### TEXT EXTRACT:
Building a Redis / Kafka Data Sink

May 5, 2024 · 6 min read

SeaQL Team

This tutorial shows you how to use Rust to build a system that:

Subscribe to a real-time websocket data feed
Stream the data to Kafka / Redis
Save the data into a SQL database

Here, we'll employ a micro-services architecture, and split the functionality into two apps:

┌─────────────────────┐      ─────────────────      ┌───────────────┐
│ Websocket Data Feed │ --->   Redis / Kafka   ---> │ SQL Data Sink │
└─────────────────────┘      ─────────────────      └───────────────┘

In stream processing, we often use the terms "source" / "sink", but a data sink is simply a stream consumer that persists the data into a store.

On the source side, we'd use SeaStreamer. On the sink side, we'd be using SeaORM. Below are the supported technologies; for the rest of this article, we'll be using Redis and SQLite because they're easy to setup.

### DATA SECTION:
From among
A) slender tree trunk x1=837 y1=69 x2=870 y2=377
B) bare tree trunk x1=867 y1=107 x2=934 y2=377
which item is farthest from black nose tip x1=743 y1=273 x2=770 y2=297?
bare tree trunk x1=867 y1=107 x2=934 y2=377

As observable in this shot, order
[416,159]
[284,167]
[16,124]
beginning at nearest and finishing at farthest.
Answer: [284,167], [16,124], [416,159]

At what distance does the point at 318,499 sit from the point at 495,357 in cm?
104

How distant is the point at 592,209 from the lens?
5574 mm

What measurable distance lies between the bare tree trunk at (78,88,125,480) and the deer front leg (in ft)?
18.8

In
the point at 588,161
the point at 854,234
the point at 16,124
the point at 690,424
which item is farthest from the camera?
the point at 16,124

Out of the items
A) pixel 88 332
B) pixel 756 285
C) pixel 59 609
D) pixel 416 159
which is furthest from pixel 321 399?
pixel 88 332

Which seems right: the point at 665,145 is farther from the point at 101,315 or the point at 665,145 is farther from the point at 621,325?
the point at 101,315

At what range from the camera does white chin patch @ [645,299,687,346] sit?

### TO DO:
1 > Check the three statements below against the Redis / Kafka data sink tutorial. For each, answer yes or no and quote the words from the tutorial that decide it.
(a) The functionality is split into two apps.
(b) SeaORM is used on the source side.
(c) The rest of the article uses Kafka and SQLite.
2 > Pick up the Redis / Kafka data sink tutorial after its last sentence and write what comes next.

### ANSWERS TO THE EXERCISE:
1 >
(a) Yes: "split the functionality into two apps"
(b) No: "On the source side, we'd use SeaStreamer."
(c) No: "we'll be using Redis and SQLite because they're easy to setup"

2 >
SeaStreamer	SeaORM
Kafka, Redis	MySQL, Postgres, SQLite, SQL Server¹

To get started, you can quickly start a Redis instance via Docker:

docker run -d --rm --name redis -p 6379:6379 redis

1. Websocket subscription

Let's write a websocket subscriber in Rust. Here we'd use the awesome async-tungstenite library.

We'd subscribe to the GBP/USD price feed from Kraken, API documentation can be found here. NB: they're not real FX data, but should be good enough for demo.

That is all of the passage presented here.